# Task instructions
Echo back the text of every item below without changing a single character, and leave the pictures out of your answer.

# Extracted entries

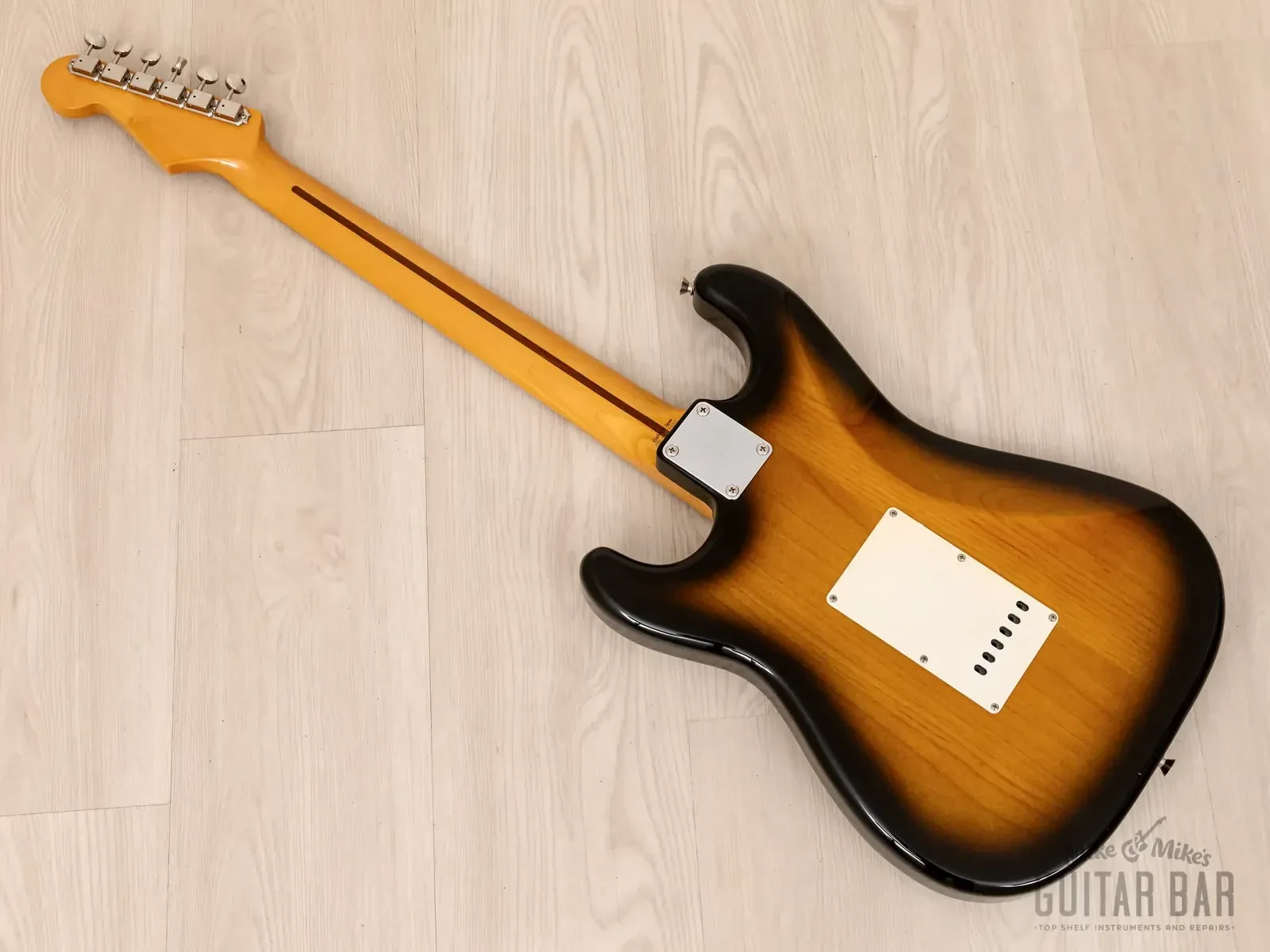 Изображение №12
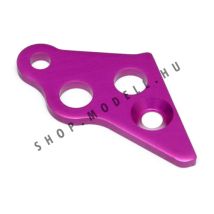 Motor tartó Baja 5B/5T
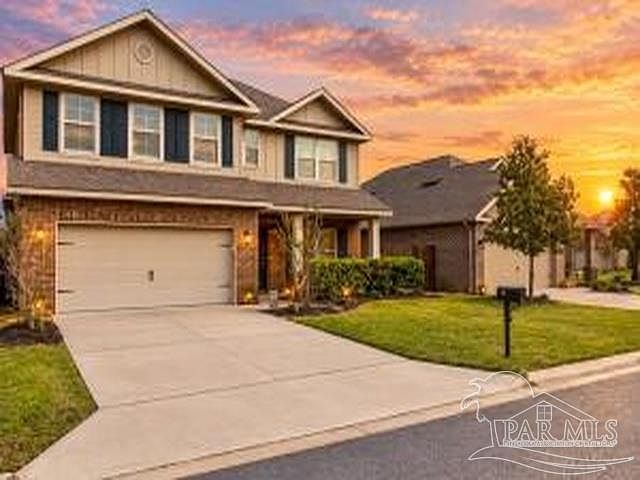 1st image of 1760 Brantley Dr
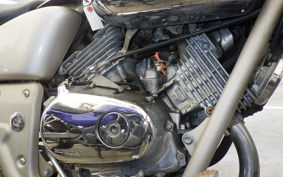 HONDA MAGNA 250 S MC29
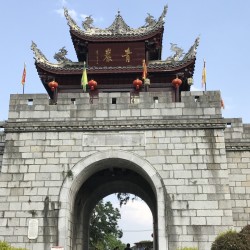 格式工廠IMG_8618.jpg_26181.jpg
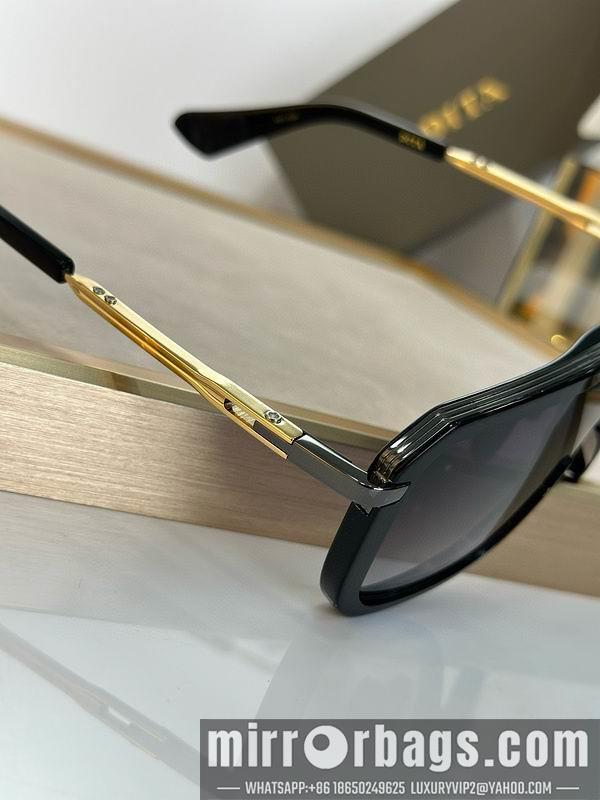 Replica Dita Glasses smx42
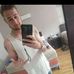Matthew Ozment - Facebook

# Answer section
 Изображение №12
 Motor tartó Baja 5B/5T
 1st image of 1760 Brantley Dr
 HONDA MAGNA 250 S MC29
 格式工廠IMG_8618.jpg_26181.jpg
 Replica Dita Glasses smx42
Matthew Ozment - Facebook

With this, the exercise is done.